_Soal Latihan:_
- 1) Sebutkan setiap rujukan ayat Alkitab yang tercantum dalam kutipan teks khotbah tentang keluarga, masing-masing cukup sekali.
- 2) Jawablah pertanyaan berikut berdasarkan kutipan teks khotbah tentang keluarga.
(a) Apa thema khotbah tersebut?
(b) Apa judul buku Dr. Kenneth Chafin yang disebutkan?
(c) Istilah apa yang dipinjam dari Andar Ismail tentang situasi keluarga?

_Kutipan Teks:_
Khotbah Josua 24:14-24, Minggu 15 November 2015

Invocatio :
Karena itu sempurnakanlah sukacitaku dengan ini : hendaklah kamu sehati sepikir, dalam satu kasih, satu jiwa, satu tujuan (Filipi 2:2)

Bacaan :
1 Petrus 3:1-7 (Antiphonal)

Thema :
Keluarga Yang Beriman

Pengantar
Keluarga merupakan tempat persekutuan hidup antara ayah, ibu, anak yang disebut juga sebagai keluarga inti. Keluarga Kristen adalah persekutuan hidup antara ayah, ibu, dan anak-anak yang telah percaya dan menerima Yesus Kristus sebagai Tuhan dan Juruselamat secara pribadi serta meneladani hidup dan ajaran-ajaranNya dalam kehidupan sehari-hari. Pengertian ini dibangun dari pengertian Kristen itu sendiri. Kristen artinya menjadi pengikut Kristus, yang meneladani hidup dan ajaran-ajaran Kristus. Dr. Kenneth Chafin dalam bukunya Is There a Family in the House? Memberikan gagasan tentang keluarga. Ia memaparkan bahwa keluarga merupakan tempat bertumbuh; baik tubuh, akal budi serta rohani. Di dalam keluarga juga terjadi pengembangan semua aktivitas karena setiap orang bebas untuk mengembangkan karunianya masing-masing. Demikian juga, di dalam keluarga merupakan tempat yang  aman untu bersaat teduh saat ada badai kehidupan. Didalamnya juga terjadi proses mentransfer nilai-nilai yang penting dalam menjalani kehidupan, dan di dalam keluarga juga merupakan tempat munculnya permasalahan juga penyelesaiannya. Karena tidak ada keluarga yang terbebas dari permasalahan hidup. Seringkali permasalahan muncul tidak terduga, namun keluarga tersebut dapat menyelesaikannya dan rukun kembali. Meminjam istilah Andar Ismail tentang situasi keluarga “Ribut Rukun”.  Demikianlah kita bisa melihat bagaimana pentingnya lembaga keluarga ini. Melalui teks Josua 24:14-24, kita akan mempelajari bagaimana keluarga yang beriman, yang dibangun oleh Yosua.

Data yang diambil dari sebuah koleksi
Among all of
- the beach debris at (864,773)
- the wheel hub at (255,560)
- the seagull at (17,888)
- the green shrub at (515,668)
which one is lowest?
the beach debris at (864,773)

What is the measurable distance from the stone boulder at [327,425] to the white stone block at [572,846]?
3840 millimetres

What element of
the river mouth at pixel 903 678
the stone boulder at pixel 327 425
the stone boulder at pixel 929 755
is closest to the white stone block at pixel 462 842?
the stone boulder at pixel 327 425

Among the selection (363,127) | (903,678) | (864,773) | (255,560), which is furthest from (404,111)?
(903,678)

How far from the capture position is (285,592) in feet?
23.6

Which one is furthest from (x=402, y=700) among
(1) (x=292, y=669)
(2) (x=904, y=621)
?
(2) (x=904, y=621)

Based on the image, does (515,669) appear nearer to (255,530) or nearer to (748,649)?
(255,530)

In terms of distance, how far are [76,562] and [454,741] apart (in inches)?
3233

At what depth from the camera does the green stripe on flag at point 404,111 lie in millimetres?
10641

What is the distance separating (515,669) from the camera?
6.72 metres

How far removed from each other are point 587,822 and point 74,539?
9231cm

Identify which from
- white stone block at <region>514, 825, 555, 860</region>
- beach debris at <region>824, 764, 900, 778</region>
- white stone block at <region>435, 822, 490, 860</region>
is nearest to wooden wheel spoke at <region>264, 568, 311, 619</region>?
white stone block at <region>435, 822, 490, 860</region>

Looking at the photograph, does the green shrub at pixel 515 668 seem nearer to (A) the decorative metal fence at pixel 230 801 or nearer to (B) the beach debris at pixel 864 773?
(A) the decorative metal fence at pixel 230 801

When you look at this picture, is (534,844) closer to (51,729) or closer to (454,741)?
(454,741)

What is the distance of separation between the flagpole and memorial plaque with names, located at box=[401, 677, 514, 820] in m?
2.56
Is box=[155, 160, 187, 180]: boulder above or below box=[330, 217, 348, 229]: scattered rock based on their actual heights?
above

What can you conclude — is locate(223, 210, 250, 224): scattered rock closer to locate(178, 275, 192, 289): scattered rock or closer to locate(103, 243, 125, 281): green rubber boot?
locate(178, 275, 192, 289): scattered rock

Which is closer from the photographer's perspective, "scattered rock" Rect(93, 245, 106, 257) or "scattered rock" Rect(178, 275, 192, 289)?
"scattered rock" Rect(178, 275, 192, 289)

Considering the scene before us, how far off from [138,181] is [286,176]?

_Jawaban per Soal:_
- 1) Josua 24:14-24; Filipi 2:2; 1 Petrus 3:1-7

- 2)
(a) Keluarga Yang Beriman
(b) Is There a Family in the House?
(c) "Ribut Rukun"